## PROBLEM TO SOLVE
In the text on salmon, what is salmon cured in before smoking?

## EXTRACT TO READ
-*-

We explain the benefits of eating salmon.
King salmon were introduced to NZ in the 1800s but their numbers in the 'wild' never increased enough to establish a viable commercial fishery. Fortunately for salmon lovers, salmon farming, an industry that is only 30 years old globally, is now established in the Marlborough Sounds and at Stewart Island, providing us with readily available fresh or smoked salmon.
Salmon is cured in a brine of sugar and salt before it is smoked. Cold-smoked salmon is smoked at a low temperature and the fillets sliced very thinly. Hot-smoked salmon is smoked at a high temperature and has a cooked flavour and temperature; this tends to be sold in fillets.
People with high blood pressure will want to limit their intake of smoked salmon as the brine curing means it is high in sodium (around 1700mg per 100g).
Much of the canned salmon in our supermarkets originates from Canada. Varieties include red (sockeye) and pink salmon. If one of your reasons for buying salmon is to increase your omega-3 consumption, read the labels first as the omega-3 content in these products can range from around 0.2-2.7g per 100g.
As well as being a protein source, salmon is a good source of omega-3 fats. These are known as 'essential' fats because we must consume these in our diet as our bodies are unable to produce them from other types of fat. Western diets often contain a low ratio of omega-3 fats to omega-6 fats, and we are encouraged to increase our intake of omega-3.
Omega-3 fats are widely accepted as having a protective role in heart health through lowering blood pressure and cholesterol levels. They are also associated with brain development in infants; reduced risk of diabetes; a reduction in osteoporosis; and alleviating some symptoms of rheumatoid arthritis and other inflammatory diseases.
Salmon is a good source of a wide range of vitamins and minerals. Like all seafood, salmon is a good source of both iodine and selenium, minerals that are essential to our health.
Tips for using salmon
- Mix a small amount of smoked salmon with natural yoghurt or lite cream cheese and a squeeze of lemon juice for a yummy dip or spread.
- A rye cracker topped with hot-smoked salmon, tomato, salt and pepper makes a tasty mid-afternoon snack that will boost your omega-3 as well.
- Tinned salmon is a good thing to have on hand for salads and pasta dishes. Try tossing a can of salmon through some cooked pasta with baby spinach leaves, capers and a dash of lite sour cream.
- Salmon can be rich as a main meal, so keep portion sizes small and pair it with fresh, light flavours like lemon and dill, rather than creamy sauces.
- Don't overcook fresh salmon, or it will be dry and unappetising! It's best left slightly opaque.

-*-

## MATERIAL SUPPLIED
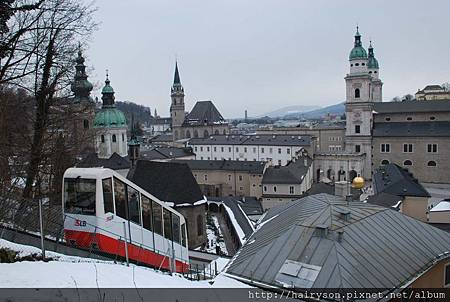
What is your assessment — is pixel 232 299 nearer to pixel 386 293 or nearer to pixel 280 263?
pixel 280 263

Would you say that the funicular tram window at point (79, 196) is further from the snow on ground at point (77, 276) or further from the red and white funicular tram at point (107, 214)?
the snow on ground at point (77, 276)

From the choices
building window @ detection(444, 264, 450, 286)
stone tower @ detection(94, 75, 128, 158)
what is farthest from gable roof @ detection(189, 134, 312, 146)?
building window @ detection(444, 264, 450, 286)

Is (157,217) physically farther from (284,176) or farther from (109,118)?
(109,118)

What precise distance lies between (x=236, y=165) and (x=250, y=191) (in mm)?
3726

-*-

## ANSWER BOX
A brine of sugar and salt.